I’ve seen a frail old widow desperately fellate a toothbrush, and I’ll never be the same again.
Room for Rent
Director: Tommy Stovall
Rating: NR
Release Date: May 3 (Limited), May 7 (VOD)
When Joyce’s (Lin Shaye) husband dies and leaves her with a shocking debt to settle, she’s left fragile and scrambling for some way to cobble together a living without a partner in her life. She’s dazed with a palpable sense that she’s always just waking up to what’s around her. She has to learn how the world works all over again, and it’s not kind to her.
She’s accosted by teenagers, brushed off by a tenant of her fledgling bed and breakfast, and endlessly eye-rolled by one lackluster-as-fuck pet store clerk. Skateboard punks corner her and try to assault her — and I’ve never been an old woman, but I would snap as she does when she slaps one of her attackers and grabs him, screaming in his face. Shaye plays Joyce as painfully human: manic, afraid, and angry. She loses herself in romance novels, in flowery tales with happy endings, and she begins building fictions for herself when she falls for her newest tenet, Bob (Oliver Rayon). He’s a leather-clad, rough-and-tough, pretty-boy biker who helps dispatch teens that egg her house, and Joyce begins to twist fact and fiction in a desperate attempt to make him hers.
Harold and Maude this is not, however, and Bob isn’t keen on her advances. Still Joyce writes letters to a former tenet, Sarah (Valeska Miller) describing romantic motorcycle rides and touching moments between her and Bob that never happen, and when Sarah comes to visit and sees Bob for herself, a one-night-stand sends the already fraught cohabitation into a nosedive.
Joyce shifts from an old woman you pity to a manipulative tyrant in a more believable manner than most thriller villains of her conniving type. She has no grand scheme, no secret torture chamber or overtly horrifying history. She’s lonely, spiraling, and exhibiting a sort of grimy desperation that wrangles the guts. Almost as soon as Bob arrives, she’s snooping through his belongings, trying his cologne — and, oh, the things she does to that toothbrush. She just wants him so badly. It’s as sad as it is gross and uncomfortable. This isn’t to mention when she drugs him, and her voice narrates lines from a some romantic pulp (probably one of those heathenish Scottish Laird stories) as she fondles his unconscious body. It gets a bit weird.
Joyce for sure goes over the top, but it’s by degrees. The script takes its time walking us through a portrait of a cracked and crumbling widow.
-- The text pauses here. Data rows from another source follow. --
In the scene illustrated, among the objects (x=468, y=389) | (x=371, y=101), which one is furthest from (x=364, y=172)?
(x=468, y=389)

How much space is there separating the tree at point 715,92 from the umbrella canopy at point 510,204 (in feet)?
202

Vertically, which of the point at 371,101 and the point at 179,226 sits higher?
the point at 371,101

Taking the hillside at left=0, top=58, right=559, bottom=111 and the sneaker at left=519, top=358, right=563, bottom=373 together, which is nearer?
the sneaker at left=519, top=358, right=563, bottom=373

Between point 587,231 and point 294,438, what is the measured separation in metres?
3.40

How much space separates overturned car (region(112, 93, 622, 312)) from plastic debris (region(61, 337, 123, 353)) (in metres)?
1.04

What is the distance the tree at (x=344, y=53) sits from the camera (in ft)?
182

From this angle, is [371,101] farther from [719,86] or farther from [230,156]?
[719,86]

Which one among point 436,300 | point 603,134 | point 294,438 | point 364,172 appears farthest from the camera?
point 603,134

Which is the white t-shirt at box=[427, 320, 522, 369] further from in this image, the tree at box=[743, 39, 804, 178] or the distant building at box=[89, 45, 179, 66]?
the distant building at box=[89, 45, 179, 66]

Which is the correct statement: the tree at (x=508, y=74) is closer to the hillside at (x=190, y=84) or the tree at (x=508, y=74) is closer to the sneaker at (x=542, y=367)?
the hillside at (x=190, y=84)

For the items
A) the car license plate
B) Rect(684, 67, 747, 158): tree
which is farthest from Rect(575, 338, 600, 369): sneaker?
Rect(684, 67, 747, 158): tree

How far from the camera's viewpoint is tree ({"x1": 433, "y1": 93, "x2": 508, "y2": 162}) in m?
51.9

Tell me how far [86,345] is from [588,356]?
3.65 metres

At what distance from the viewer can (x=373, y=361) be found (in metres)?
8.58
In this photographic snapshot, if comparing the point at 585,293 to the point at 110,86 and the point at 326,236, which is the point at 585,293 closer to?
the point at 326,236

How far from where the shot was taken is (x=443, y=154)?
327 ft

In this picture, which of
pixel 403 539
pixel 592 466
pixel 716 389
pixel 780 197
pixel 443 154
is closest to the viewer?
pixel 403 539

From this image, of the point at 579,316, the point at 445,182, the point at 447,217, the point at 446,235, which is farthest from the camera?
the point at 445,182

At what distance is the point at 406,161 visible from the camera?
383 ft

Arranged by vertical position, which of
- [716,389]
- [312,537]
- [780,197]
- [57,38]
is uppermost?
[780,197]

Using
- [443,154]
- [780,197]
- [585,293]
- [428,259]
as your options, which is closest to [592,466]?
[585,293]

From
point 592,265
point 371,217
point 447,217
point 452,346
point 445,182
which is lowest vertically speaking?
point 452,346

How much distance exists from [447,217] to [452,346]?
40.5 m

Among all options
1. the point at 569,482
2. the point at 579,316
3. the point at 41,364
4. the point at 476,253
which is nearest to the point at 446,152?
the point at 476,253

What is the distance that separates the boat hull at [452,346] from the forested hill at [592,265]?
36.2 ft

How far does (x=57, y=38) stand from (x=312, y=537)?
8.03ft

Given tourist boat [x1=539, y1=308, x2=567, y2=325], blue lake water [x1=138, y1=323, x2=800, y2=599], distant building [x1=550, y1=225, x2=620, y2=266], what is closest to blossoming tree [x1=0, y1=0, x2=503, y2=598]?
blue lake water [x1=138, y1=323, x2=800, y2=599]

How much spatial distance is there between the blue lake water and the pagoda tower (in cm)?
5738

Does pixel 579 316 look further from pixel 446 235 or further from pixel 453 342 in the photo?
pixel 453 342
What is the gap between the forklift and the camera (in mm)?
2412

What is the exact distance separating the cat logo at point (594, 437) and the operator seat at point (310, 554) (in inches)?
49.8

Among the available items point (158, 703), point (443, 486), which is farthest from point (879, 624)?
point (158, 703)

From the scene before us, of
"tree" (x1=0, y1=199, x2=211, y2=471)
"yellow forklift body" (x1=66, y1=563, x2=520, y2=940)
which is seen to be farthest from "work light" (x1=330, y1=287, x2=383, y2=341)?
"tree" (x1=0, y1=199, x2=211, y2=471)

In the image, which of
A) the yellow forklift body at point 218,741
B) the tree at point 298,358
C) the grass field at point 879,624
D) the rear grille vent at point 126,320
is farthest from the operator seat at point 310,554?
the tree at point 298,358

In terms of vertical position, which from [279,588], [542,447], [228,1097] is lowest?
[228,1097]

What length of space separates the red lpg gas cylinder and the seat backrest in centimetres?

She’s this clingy and snooping lady, but you hope that if she can just chill out maybe everything will be all right. Then, she’s jealous and belligerent, and you still hold out hope that she’ll just chill. Finally, she morphs to a vicious maniac–that you still feel pretty bad for and kind of hope can just chill the hell out and get her life back on track. You never hate her no matter how awful she becomes, and maybe that’s just the power of a sad widow.
Shaye makes Joyce a real and lived-in soul as pitiable as she is unlikable, and Room for Rent builds around her performance a surprisingly emotional thriller where you empathize with all parties involved, and you can’t help but think that if only that old lady never read a romance novel maybe none of this would have ever happened. Maybe if no old ladies ever read any romance novels, then nothing bad would ever happen again.
Quick, run to to your grandma’s house. Burn her romance novels. All of them, the shelves, too. Cleanse that filthy place. You can save her, yet. It’s not too late.